DENPASAR — AXEAN Festival 2026 siap kembali menghidupkan geliat musik Asia Tenggara di Bali pada 29–30 Agustus mendatang. Ajang yang digelar di Jimbaran Hub ini menargetkan sekitar 2.000 pengunjung selama dua hari, meningkat dua kali lipat dibandingkan dua penyelenggaraan sebelumnya yang hanya mencapai 1.000 orang.
Co-Founder AXEAN Festival, Satria Ramadhan, menyebut festival ini berawal dari keresahan pelaku industri musik regional yang melihat banyak talenta Asia Tenggara belum mendapatkan eksposur cukup di pasar global.
"Concern kita adalah kita takut dunia tidak menganggap musik di Asia Tenggara itu bagus," kata Satria dalam konferensi pers di Bali, Rabu (26/8/2026).
Tahun ini menjadi penyelenggaraan ketujuh AXEAN Festival sekaligus tahun ketiga digelar di Bali.

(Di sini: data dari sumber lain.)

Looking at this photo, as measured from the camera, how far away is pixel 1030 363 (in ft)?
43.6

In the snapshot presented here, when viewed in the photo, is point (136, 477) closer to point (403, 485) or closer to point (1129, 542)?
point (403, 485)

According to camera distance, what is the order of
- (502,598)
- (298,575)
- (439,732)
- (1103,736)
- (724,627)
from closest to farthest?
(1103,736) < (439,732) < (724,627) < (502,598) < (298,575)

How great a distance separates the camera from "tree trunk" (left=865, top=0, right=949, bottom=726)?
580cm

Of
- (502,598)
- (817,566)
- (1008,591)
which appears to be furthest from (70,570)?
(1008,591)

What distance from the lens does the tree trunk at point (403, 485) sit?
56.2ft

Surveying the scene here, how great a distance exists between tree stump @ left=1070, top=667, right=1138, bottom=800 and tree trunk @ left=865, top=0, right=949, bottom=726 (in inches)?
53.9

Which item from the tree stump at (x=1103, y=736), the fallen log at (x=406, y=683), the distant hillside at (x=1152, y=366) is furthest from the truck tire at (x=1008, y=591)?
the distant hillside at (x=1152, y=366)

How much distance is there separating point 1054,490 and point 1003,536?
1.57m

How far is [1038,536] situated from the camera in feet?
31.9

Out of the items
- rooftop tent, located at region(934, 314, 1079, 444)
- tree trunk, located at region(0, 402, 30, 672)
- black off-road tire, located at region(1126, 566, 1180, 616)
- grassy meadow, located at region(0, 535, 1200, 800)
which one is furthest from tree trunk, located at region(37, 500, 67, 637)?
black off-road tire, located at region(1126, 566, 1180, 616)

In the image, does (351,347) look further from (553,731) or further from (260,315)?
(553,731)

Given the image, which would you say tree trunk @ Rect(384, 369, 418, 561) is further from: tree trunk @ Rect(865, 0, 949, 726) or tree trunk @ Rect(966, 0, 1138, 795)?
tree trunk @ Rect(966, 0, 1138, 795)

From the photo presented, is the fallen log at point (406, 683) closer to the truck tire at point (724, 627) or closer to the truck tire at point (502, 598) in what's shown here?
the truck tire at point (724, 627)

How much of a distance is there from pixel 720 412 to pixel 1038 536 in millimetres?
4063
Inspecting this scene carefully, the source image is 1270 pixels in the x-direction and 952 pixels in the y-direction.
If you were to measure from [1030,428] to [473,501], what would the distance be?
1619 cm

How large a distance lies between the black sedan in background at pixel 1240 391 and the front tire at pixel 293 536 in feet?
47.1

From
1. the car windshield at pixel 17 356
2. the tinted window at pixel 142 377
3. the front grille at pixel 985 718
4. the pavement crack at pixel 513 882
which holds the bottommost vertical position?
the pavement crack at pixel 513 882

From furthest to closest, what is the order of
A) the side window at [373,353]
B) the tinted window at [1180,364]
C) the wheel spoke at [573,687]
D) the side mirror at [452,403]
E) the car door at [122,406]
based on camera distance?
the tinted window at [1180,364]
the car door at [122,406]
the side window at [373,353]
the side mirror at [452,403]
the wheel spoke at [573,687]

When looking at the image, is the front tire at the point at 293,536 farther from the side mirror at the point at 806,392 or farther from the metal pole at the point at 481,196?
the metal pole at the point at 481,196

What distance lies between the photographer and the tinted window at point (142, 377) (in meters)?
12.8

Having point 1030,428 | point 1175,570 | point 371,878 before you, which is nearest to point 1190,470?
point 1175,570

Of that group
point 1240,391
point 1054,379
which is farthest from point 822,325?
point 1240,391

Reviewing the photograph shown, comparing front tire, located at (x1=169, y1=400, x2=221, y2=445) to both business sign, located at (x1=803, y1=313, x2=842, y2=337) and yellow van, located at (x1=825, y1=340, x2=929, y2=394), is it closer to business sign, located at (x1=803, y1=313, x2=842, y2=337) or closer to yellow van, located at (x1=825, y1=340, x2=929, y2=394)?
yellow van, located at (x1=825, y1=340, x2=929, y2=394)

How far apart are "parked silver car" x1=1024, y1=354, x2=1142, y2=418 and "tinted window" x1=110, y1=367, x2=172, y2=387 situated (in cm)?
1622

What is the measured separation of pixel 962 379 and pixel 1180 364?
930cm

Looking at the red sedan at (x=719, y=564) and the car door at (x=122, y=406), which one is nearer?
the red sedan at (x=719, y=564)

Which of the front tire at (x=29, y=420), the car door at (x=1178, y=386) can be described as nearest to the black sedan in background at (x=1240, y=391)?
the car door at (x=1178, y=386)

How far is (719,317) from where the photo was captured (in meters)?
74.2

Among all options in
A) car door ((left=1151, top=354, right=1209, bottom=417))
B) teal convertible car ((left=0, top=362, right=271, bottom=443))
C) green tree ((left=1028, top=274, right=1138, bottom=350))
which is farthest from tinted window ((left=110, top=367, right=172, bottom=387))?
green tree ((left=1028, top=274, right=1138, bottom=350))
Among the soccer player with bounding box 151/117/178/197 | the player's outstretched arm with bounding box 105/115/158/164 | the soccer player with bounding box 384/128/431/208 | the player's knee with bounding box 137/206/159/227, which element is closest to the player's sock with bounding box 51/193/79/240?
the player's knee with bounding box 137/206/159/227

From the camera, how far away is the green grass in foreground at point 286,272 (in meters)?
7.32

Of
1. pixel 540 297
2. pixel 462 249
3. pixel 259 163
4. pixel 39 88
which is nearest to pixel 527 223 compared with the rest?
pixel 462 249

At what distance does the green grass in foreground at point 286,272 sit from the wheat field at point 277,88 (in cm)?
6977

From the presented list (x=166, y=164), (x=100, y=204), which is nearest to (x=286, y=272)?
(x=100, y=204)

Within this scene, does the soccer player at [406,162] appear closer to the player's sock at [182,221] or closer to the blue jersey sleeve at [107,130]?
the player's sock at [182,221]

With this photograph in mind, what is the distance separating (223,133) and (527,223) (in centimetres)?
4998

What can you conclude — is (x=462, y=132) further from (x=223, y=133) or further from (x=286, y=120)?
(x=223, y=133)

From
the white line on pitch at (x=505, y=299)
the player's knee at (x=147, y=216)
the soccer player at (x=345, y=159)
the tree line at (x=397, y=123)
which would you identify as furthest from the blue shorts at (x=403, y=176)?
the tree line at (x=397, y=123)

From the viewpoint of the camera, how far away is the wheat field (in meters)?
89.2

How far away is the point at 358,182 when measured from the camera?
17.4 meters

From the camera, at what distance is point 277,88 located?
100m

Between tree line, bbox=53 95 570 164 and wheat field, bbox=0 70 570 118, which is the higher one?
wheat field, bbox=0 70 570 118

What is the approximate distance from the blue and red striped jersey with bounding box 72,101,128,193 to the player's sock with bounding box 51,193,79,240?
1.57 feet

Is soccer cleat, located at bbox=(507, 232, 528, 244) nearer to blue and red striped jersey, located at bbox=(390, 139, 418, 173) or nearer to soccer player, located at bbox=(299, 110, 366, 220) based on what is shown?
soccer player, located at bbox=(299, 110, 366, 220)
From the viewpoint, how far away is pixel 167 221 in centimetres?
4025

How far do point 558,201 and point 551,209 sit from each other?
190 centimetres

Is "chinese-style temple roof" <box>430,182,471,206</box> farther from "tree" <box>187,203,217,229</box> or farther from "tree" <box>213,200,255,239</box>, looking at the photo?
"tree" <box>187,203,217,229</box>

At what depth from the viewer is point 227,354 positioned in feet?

Sebelumnya, festival yang mulai berjalan pada 2020 ini sempat digelar dua kali secara daring akibat pandemi COVID-19, lalu pindah ke Singapura selama dua tahun sebelum akhirnya menetap di Pulau Dewata pada 2024.
Jumlah delegasi tahun ini ditargetkan meningkat menjadi sekitar 220 orang, dibandingkan sekitar 170 delegasi pada penyelenggaraan sebelumnya. Mereka datang dari berbagai negara, mulai dari kawasan Asia Tenggara hingga Jepang, Korea Selatan, India, Taiwan, Hong Kong, Makau, China, Prancis, Inggris, Meksiko, Australia, dan Kanada.
Para delegasi bukan sekadar penonton. Mereka terdiri dari promotor festival, label rekaman, booking agent, publisher, hingga profesional industri musik lainnya yang berpotensi membuka peluang kerja sama internasional bagi musisi yang tampil.
Dari total 49 artis yang dijadwalkan tampil, sekitar 17–18 di antaranya berasal dari Indonesia. Sejumlah nama yang masuk lineup antara lain Darboy Gang, The Massive, Josubono, Babon dari Yogyakarta, Given dari Ambon, dan Ailea dari Makassar.
Dari negara Asia Tenggara lainnya, terdapat MASDO dan Pitahati dari Malaysia, PLAYERTWO dari Filipina, Subsonic Eye dari Singapura, serta Yellow Fang dan INSPIRATIVE dari Thailand.
Satria menegaskan kurasi artis tidak hanya mengandalkan popularitas. Kualitas musik serta kesiapan musisi untuk menembus pasar internasional menjadi pertimbangan utama.
Berbeda dengan festival musik komersial pada umumnya, AXEAN menempatkan diri sebagai showcase festival. Penampilan para musisi menjadi kesempatan untuk memperkenalkan karya mereka secara langsung kepada pelaku industri yang berpotensi membuka jaringan dan peluang internasional.
Mengusung semangat "Music Without Border", festival ini berupaya memperluas jejaring musik Asia Tenggara dan membuka akses musisi regional menuju panggung dunia. Dari forum tersebut, musisi diharapkan mendapatkan peluang kontrak, undangan tampil di luar negeri, hingga kerja sama dengan label rekaman.
Selain showcase, AXEAN 2026 kembali menghadirkan Songwriting Camp, program yang berjalan sejak 2023. Program ini mempertemukan produser, singer-songwriter, dan penulis lagu untuk menciptakan karya secara kolaboratif. Hasil kolaborasi tersebut rencananya akan dirilis melalui berbagai platform digital.
Perhatian terhadap musisi lokal Bali juga diperkuat melalui Bali Band Open Call. Program ini memberi kesempatan bagi band-band asal Pulau Dewata untuk tampil sekaligus membangun koneksi dengan jaringan industri musik yang lebih luas. Penyelenggara juga melibatkan musisi, pekerja kreatif, dan vendor lokal Bali dalam pelaksanaan festival.
Dari sisi lingkungan, AXEAN mulai menerapkan langkah keberlanjutan dengan mendorong pengunjung membawa tumbler, menyediakan air hasil filtrasi, serta mempelajari sistem pengelolaan sampah bersama organisasi lingkungan.
Kehadiran AXEAN Festival di Bali sekaligus memperkuat posisi Pulau Dewata bukan hanya sebagai destinasi pariwisata, tetapi juga sebagai salah satu pintu masuk musik Asia Tenggara menuju panggung dunia.